Die Luzerner Bevölkerung hat klar entschieden – mehrfach
Die Luzerner Bevölkerung hat sich mehrfach und deutlich gegen längere Ladenöffnungszeiten ausgesprochen. Liberalisierungen wurden an der Urne konsequent abgelehnt.
Der Volkswille wird nun durch die Hintertür mit Ausnahmen und Sonderregelungen umgangen. Das zeugt von mangelndem Respekt gegenüber der Stimmbevölkerung. Die Revision des Ruhetags- und Ladenschlussgesetzes ist ein Etikettenschwindel. Es wird behauptet, man wolle die Öffnungszeiten von Hofläden legalisieren. Doch im Gesetzestext selbst kommen Hofläden gar nicht mehr vor.
Dafür werden Sonderöffnungszeiten für unbediente Verkaufsgeschäfte eingeführt. Das öffnet Tür und Tor für Shop-in-Shop-Lösungen der Grossverteiler sowie für anonyme Verkaufscontainer. Diese konkurrenzieren nicht nur Hofläden, sondern auch den lokalen Detailhandel.
Der Detailhandel steht bereits unter massivem Druck durch den internationalen Onlinehandel. Statt ihn zu schützen, setzt dieses Gesetz noch einen drauf. Wer faire Arbeitsbedingungen, Ausbildung und persönliche Beratung ernst nimmt, wird bestraft. Wer auf Personal verzichtet, wird belohnt. Die Sozialpartner des Detailhandels sagen klar: So nicht!

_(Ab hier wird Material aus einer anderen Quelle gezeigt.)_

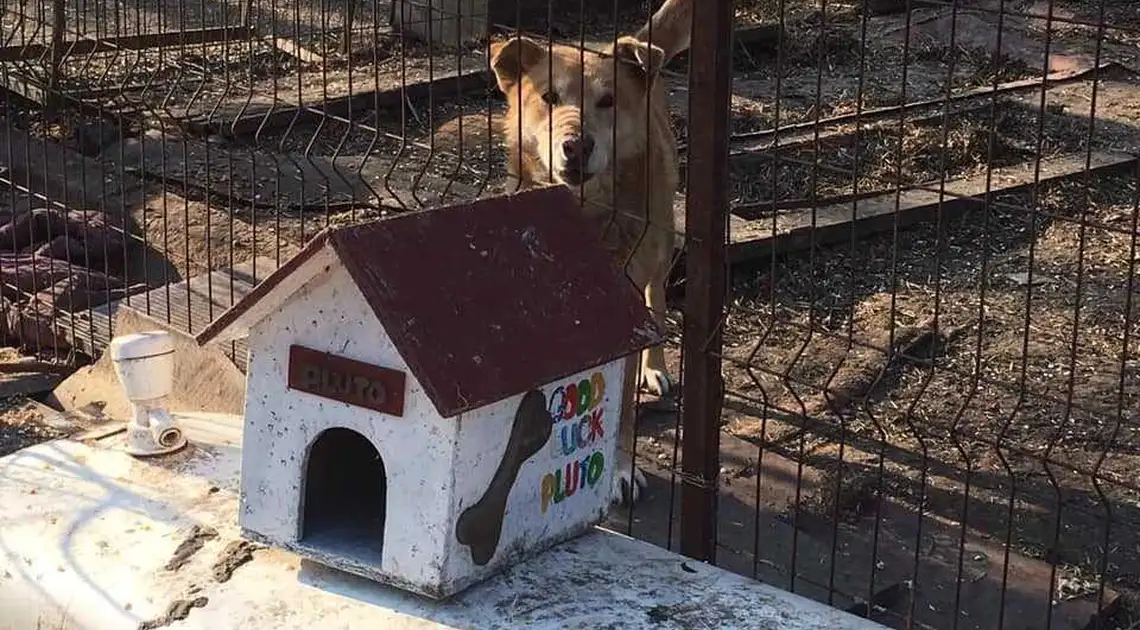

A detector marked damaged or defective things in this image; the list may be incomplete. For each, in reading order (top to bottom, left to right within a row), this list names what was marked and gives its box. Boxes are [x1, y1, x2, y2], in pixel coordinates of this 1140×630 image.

rusty metal post [679, 0, 734, 560]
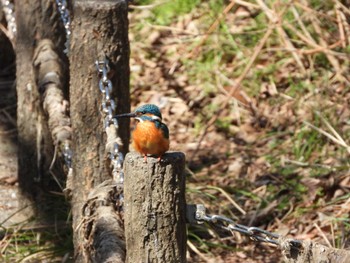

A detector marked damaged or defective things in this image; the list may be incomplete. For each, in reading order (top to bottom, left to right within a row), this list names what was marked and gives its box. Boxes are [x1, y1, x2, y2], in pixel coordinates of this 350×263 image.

rusty chain [95, 58, 124, 185]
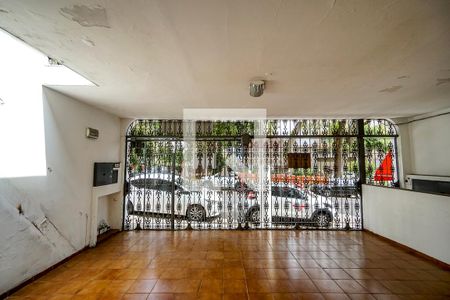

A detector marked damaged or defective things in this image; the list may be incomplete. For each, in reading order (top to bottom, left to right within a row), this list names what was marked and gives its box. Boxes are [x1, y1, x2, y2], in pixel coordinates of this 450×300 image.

peeling paint on ceiling [59, 4, 110, 28]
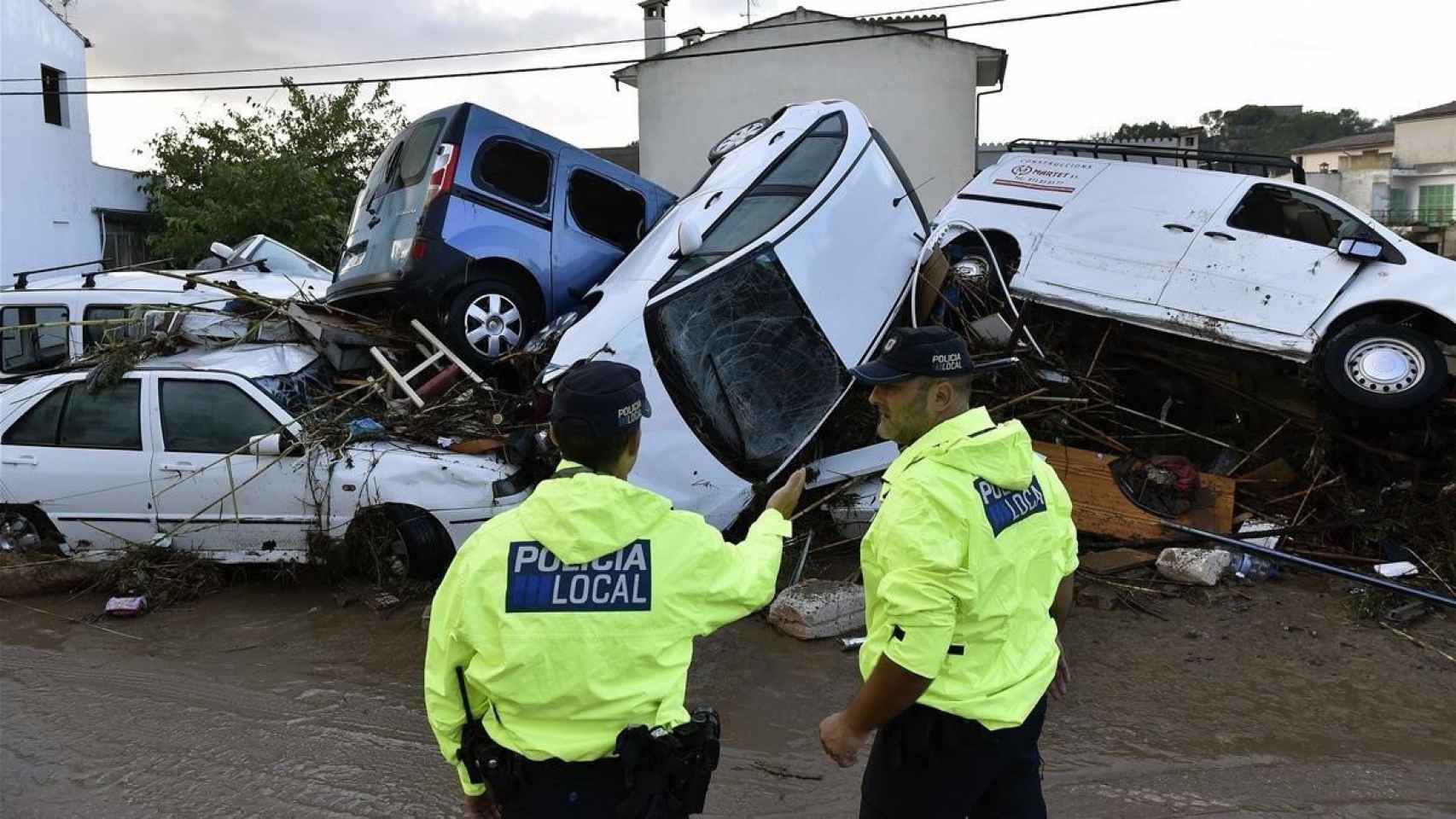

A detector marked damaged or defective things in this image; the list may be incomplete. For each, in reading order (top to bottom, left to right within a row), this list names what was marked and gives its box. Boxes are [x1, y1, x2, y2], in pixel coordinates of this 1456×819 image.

shattered windshield glass [646, 250, 850, 479]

Ohne Personal keine Berufslehre
Unbediente Verkaufsläden dürften mit der Revision künftig von 5.00 bis 22.00 Uhr geöffnet haben – auch am Sonntag. Damit werden Läden bevorzugt, die bewusst auf ausgebildetes Verkaufspersonal verzichten.
Statt fachlicher Beratung und sozialer Kontakte werden anonyme Verkaufscontainer und automatisierte Shop-in-Shop-Lösungen der Grossverteiler gefördert. Zudem ist klar: Auch «unbediente» Verkaufsläden benötigen Personal – etwa für Reinigung, Sicherheit, Logistik und das Auffüllen der Regale.
Was diese Läden aber nicht leisten: Sie bilden keinen Nachwuchs aus. Unser duales Berufsbildungssystem basiert auf Betrieben, die bereit sind, junge Menschen auszubilden und zu begleiten. Eine Berufslehre ist jedoch nur in Betrieben mit Verkaufspersonal möglich. Dieses Gesetz schwächt die Berufsbildung – und damit ein Erfolgsmodell der Schweiz.
Mehr Sonntagsarbeit – durch die Hintertür
Mit dem neuen Gesetz wird die Zahl der Tankstellenshops massiv ausgeweitet. Neu braucht ein Tankstellenshop nicht einmal mehr eine Tankstelle. Sogenannte Schnellladestationen für Elektrofahrzeuge genügt.
Diese sind jedoch nicht mit Tankstellen vergleichbar, da der Ladevorgang deutlich länger dauert. Bestehende Verkaufsgeschäfte könnten einfach mit Ladestationen ergänzt werden, um künftig auch am Sonntag öffnen zu dürfen.
Das bedeutet nichts anderes als: mehr Sonntagsarbeit, mehr Nachtarbeit, mehr Druck auf das Verkaufspersonal. Früher galt der Sonntag als gemeinsamer Ruhetag. Heute wird er wirtschaftlichen Einzelinteressen geopfert – Schritt für Schritt, nach der bekannten Salamitaktik.
Besonders stossend: Für diesen Schnellschuss gab es kein reguläres Gesetzgebungsverfahren, keine Vernehmlassung und keinen Einbezug der Sozialpartner.
Darum sagen wir Nein zur Revision des Ruhetags- und Ladenschlussgesetzes.
Nein zu diesem Angriff auf den lokalen Detailhandel.
Nein zu mehr Nacht- und Sonntagsarbeit.
Nein zu Tankstellenshops ohne Tankstelle.
Unterschreiben auch Sie das Referendum!